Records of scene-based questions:
** begin **

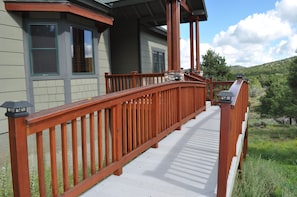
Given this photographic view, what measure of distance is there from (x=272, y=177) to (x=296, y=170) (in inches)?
256

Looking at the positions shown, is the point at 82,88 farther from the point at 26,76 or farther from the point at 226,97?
the point at 226,97

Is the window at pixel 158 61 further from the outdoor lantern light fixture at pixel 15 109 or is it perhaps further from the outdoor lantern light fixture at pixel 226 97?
the outdoor lantern light fixture at pixel 15 109

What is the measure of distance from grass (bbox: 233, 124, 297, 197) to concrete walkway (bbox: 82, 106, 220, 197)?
0.78m

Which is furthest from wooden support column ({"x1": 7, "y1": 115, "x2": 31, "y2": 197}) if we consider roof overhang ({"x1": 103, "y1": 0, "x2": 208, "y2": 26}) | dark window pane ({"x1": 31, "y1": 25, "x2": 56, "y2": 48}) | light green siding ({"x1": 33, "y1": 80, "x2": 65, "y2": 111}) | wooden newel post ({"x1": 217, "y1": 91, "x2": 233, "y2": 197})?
roof overhang ({"x1": 103, "y1": 0, "x2": 208, "y2": 26})

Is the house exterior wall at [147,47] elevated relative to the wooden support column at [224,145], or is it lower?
elevated

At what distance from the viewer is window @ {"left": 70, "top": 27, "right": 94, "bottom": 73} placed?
629 cm

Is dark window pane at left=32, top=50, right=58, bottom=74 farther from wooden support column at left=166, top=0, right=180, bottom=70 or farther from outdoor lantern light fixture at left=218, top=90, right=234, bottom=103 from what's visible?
outdoor lantern light fixture at left=218, top=90, right=234, bottom=103

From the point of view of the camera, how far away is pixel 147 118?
376 cm

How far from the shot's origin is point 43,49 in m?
5.66

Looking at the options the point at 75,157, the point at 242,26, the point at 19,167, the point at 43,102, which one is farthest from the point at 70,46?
the point at 242,26

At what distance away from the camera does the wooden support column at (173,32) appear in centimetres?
733

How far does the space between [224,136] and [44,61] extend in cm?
494

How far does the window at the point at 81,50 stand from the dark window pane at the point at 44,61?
553 millimetres

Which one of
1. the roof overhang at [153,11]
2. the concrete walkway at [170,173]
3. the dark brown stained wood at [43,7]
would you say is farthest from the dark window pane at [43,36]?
the roof overhang at [153,11]
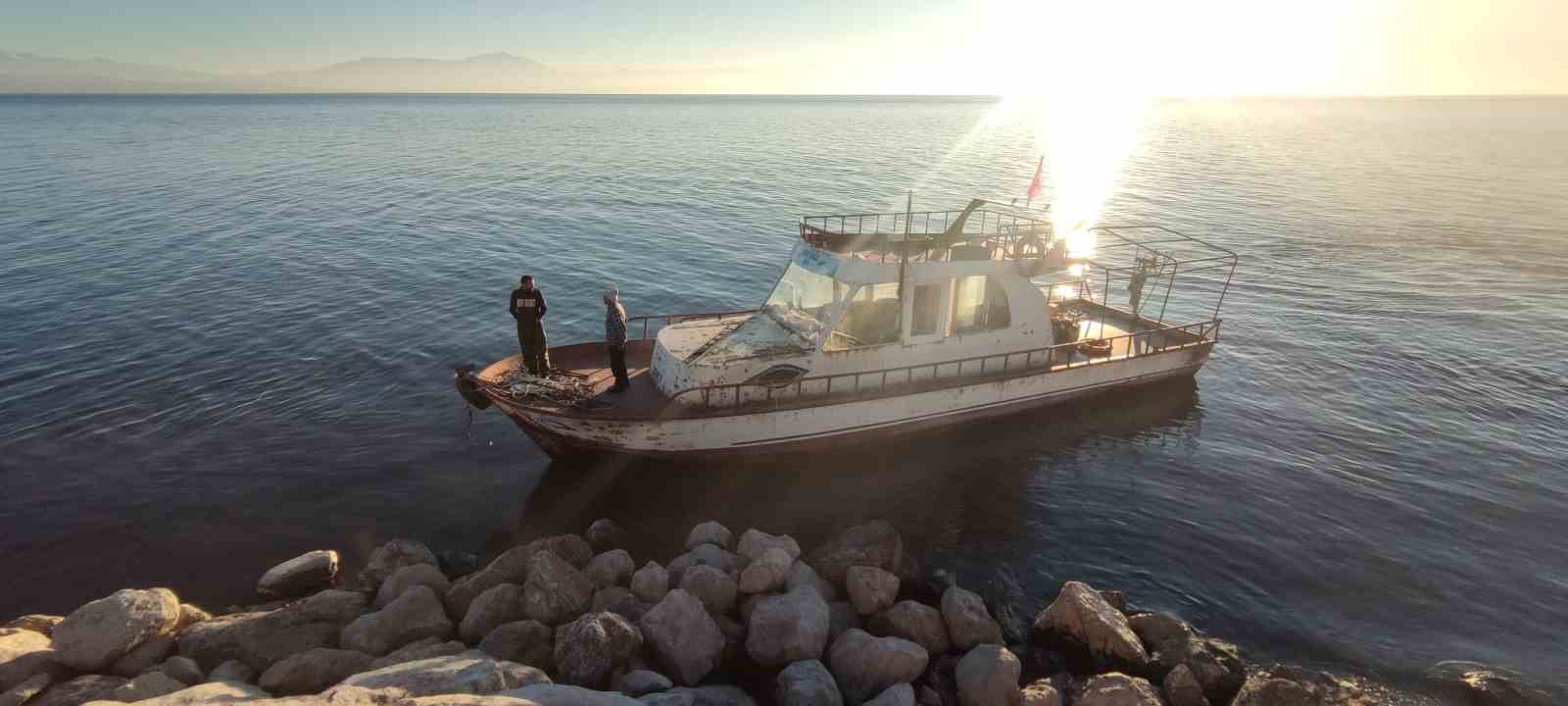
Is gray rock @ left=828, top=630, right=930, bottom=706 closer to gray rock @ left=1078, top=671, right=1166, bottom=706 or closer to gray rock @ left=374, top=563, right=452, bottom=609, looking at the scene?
gray rock @ left=1078, top=671, right=1166, bottom=706

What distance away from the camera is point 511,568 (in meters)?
9.80

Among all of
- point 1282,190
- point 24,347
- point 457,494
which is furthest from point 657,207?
point 1282,190

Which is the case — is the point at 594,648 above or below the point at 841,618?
above

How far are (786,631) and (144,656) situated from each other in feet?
23.9

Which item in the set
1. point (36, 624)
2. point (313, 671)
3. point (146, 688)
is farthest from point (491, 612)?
point (36, 624)

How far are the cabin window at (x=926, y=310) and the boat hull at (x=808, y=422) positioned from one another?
1.26 metres

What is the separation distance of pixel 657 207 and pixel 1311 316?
33.4m

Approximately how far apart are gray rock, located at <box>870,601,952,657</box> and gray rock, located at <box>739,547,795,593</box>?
136 cm

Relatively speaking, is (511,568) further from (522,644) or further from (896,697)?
(896,697)

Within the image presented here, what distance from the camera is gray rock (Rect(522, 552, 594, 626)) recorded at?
8.87m

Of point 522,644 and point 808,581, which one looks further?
point 808,581

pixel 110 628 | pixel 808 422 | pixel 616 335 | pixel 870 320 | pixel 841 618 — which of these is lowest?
pixel 841 618

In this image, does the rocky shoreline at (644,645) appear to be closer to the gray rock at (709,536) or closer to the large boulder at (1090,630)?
the large boulder at (1090,630)

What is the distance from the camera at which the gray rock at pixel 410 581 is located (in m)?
9.38
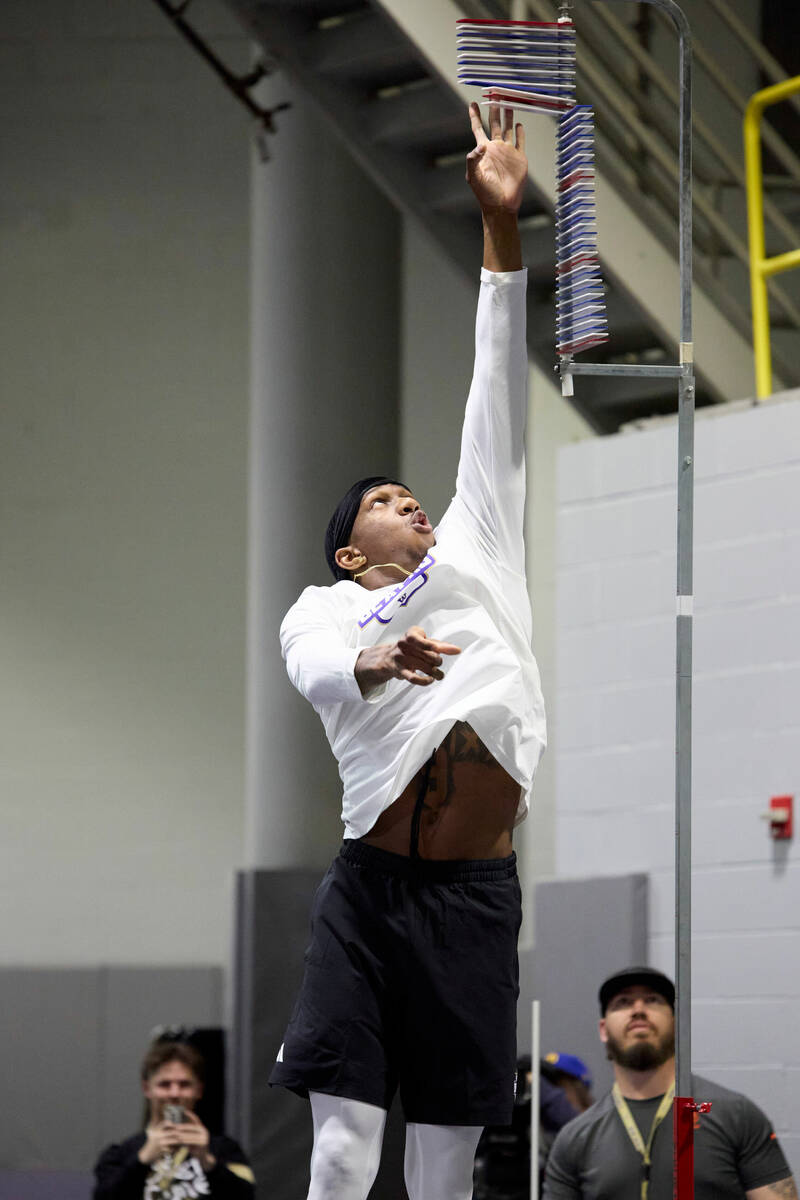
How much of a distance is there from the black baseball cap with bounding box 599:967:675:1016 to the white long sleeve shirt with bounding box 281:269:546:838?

** end **

- **Direction**
Write out exactly the lines beginning with the line that holds "Within the image" and ending with the final line of the data, both ends included, without the pictures.

- **Written solution**
Within the image presented here, what distance from the camera is gray rock (Rect(522, 552, 594, 626)) recorded at?
8.87m

Of point 522,644 and point 808,581, which one looks further?
point 808,581

pixel 110 628 | pixel 808 422 | pixel 616 335 | pixel 870 320 | pixel 841 618 — which of these is lowest?
pixel 841 618

In this image, does the rocky shoreline at (644,645) appear to be closer to the gray rock at (709,536) or closer to the large boulder at (1090,630)?
the large boulder at (1090,630)

What is the distance from the camera at which the gray rock at pixel 410 581 is located (in m)?
9.38
How much of a distance is there from the black baseball cap with bounding box 599:967:675:1016 to the white long sleeve shirt with bounding box 281:269:546:838?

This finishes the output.